* What you need to do *
Rewrite the lines below, putting "lens" in place of every "camera" and keeping everything else the same. Omit the pictures from your version.

'''

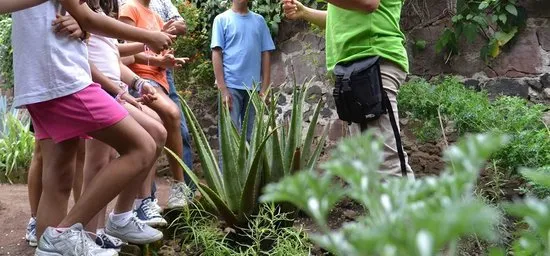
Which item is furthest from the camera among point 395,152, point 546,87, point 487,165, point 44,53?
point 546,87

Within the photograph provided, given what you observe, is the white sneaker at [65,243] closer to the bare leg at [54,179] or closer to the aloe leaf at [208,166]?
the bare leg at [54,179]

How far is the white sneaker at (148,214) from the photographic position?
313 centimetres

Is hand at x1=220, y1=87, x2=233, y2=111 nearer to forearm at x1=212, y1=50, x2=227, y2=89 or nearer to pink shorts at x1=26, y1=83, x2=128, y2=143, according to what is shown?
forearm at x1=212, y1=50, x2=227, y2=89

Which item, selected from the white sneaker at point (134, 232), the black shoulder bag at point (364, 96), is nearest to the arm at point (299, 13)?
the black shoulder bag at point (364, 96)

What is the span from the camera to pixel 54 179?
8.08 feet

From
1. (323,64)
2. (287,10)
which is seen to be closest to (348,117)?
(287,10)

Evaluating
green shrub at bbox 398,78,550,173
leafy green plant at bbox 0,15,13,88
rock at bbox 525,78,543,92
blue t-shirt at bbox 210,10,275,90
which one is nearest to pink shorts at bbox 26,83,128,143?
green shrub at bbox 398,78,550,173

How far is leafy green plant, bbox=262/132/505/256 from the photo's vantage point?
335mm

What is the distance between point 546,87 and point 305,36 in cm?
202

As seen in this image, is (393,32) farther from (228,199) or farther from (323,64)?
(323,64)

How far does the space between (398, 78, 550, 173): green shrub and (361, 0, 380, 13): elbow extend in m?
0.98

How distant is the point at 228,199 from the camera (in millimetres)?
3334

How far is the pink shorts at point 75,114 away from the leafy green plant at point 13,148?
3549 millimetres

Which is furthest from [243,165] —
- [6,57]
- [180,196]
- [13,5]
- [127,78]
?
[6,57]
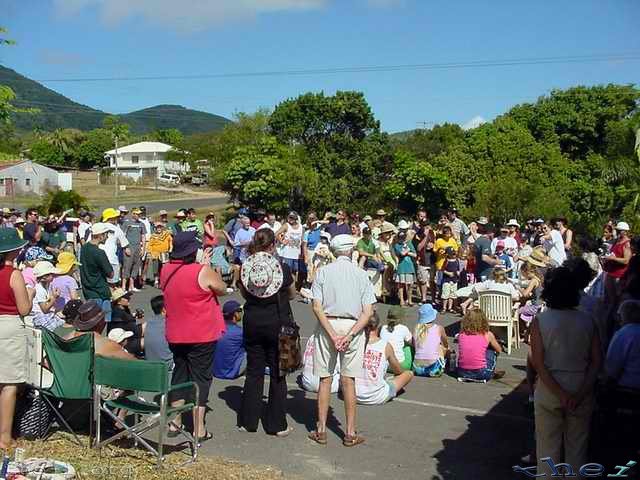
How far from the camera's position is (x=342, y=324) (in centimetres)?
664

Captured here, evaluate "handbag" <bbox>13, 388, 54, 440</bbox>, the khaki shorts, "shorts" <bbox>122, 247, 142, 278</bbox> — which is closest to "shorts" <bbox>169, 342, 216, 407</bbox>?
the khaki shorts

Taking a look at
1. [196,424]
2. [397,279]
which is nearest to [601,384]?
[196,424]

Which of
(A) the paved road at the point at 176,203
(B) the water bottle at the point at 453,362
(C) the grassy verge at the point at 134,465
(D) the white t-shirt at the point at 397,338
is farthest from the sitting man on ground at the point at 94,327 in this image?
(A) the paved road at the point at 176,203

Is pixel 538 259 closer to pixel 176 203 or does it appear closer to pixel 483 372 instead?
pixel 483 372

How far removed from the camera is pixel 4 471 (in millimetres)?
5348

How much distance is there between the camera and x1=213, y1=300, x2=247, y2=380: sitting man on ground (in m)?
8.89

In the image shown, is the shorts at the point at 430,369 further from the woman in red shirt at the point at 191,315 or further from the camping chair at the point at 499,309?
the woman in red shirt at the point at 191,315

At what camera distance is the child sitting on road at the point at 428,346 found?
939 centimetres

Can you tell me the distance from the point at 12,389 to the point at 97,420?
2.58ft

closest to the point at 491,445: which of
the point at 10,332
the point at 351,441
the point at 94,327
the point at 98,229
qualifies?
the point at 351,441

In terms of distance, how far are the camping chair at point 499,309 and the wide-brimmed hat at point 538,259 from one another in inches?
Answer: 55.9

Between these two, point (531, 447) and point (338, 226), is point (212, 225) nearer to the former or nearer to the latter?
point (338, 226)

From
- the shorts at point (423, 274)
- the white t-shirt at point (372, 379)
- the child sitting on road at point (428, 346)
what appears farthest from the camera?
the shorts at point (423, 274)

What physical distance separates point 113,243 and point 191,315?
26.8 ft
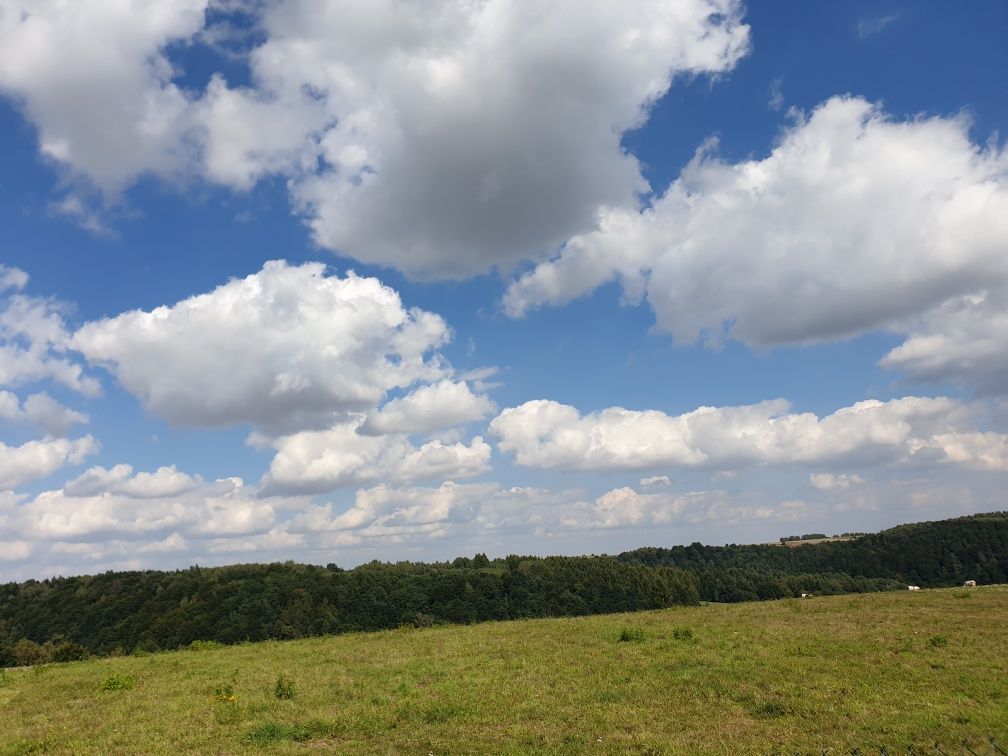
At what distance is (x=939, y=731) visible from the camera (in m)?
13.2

'''

* The completed task *
Which item is furthest from the lens among point 395,152, point 546,87, point 487,165, point 44,53?
point 546,87

Within the photograph provided, given what you observe, is the white sneaker at [65,243] closer to the bare leg at [54,179] or closer to the aloe leaf at [208,166]?
the bare leg at [54,179]

How far is the white sneaker at (148,214) from the photographic position?
313 centimetres

Is hand at x1=220, y1=87, x2=233, y2=111 nearer to forearm at x1=212, y1=50, x2=227, y2=89 or nearer to pink shorts at x1=26, y1=83, x2=128, y2=143, according to what is shown?
forearm at x1=212, y1=50, x2=227, y2=89

Which item, selected from the white sneaker at point (134, 232), the black shoulder bag at point (364, 96), is nearest to the arm at point (299, 13)?
the black shoulder bag at point (364, 96)

What is the span from the lens to pixel 54 179?
8.08 feet

From
1. (323,64)
2. (287,10)
which is seen to be closest to (348,117)?
(287,10)

Evaluating
green shrub at bbox 398,78,550,173
leafy green plant at bbox 0,15,13,88
rock at bbox 525,78,543,92
blue t-shirt at bbox 210,10,275,90
which one is nearest to pink shorts at bbox 26,83,128,143?
green shrub at bbox 398,78,550,173

How far is leafy green plant, bbox=262/132/505/256 from the photo's vantage point?
335mm

What is the distance between point 546,87 and point 305,36 in cm?
202

As seen in this image, is (393,32) farther from (228,199) or farther from (323,64)?
(323,64)

How far does the space between (398, 78, 550, 173): green shrub and (361, 0, 380, 13): elbow extend in m?
0.98

How distant is the point at 228,199 from the lens (in millimetres)?
3334

How far is the pink shorts at point 75,114 away from the leafy green plant at point 13,148?
3549 millimetres

Which is furthest from [243,165] —
- [6,57]
- [180,196]
- [13,5]
- [127,78]
?
[6,57]
How far from the lens's position is (x=342, y=324) (in centimetres)?
664

Captured here, evaluate "handbag" <bbox>13, 388, 54, 440</bbox>, the khaki shorts, "shorts" <bbox>122, 247, 142, 278</bbox> — which is closest to "shorts" <bbox>169, 342, 216, 407</bbox>?
the khaki shorts

Taking a look at
1. [196,424]
2. [397,279]
which is nearest to [601,384]?
[196,424]

Which of
(A) the paved road at the point at 176,203
(B) the water bottle at the point at 453,362
(C) the grassy verge at the point at 134,465
(D) the white t-shirt at the point at 397,338
is farthest from the sitting man on ground at the point at 94,327 in this image?
(A) the paved road at the point at 176,203

Is pixel 538 259 closer to pixel 176 203 or does it appear closer to pixel 483 372 instead?
pixel 483 372

How far removed from the lens is pixel 4 471 (in millimetres)?
5348

How much distance is there between the lens and x1=213, y1=300, x2=247, y2=380: sitting man on ground (in m)?
8.89

In the image shown, is the shorts at the point at 430,369 further from the woman in red shirt at the point at 191,315 or further from the camping chair at the point at 499,309?
the woman in red shirt at the point at 191,315

At what lens distance is the child sitting on road at the point at 428,346 found?
939 centimetres

Can you tell me the distance from the point at 12,389 to the point at 97,420?
2.58ft

closest to the point at 491,445: which of
the point at 10,332
the point at 351,441
the point at 94,327
the point at 98,229
qualifies?
the point at 351,441

In terms of distance, how far are the camping chair at point 499,309 and the wide-brimmed hat at point 538,259 from one another in inches?
Answer: 55.9

Between these two, point (531, 447) and point (338, 226), is point (212, 225) nearer to the former or nearer to the latter?
point (338, 226)

From
- the shorts at point (423, 274)
- the white t-shirt at point (372, 379)
- the child sitting on road at point (428, 346)
what appears farthest from the lens?
the shorts at point (423, 274)

What physical distance separates point 113,243 and point 191,315?
26.8 ft
At what distance is (x=939, y=731) visible from the lens (in m)?
13.2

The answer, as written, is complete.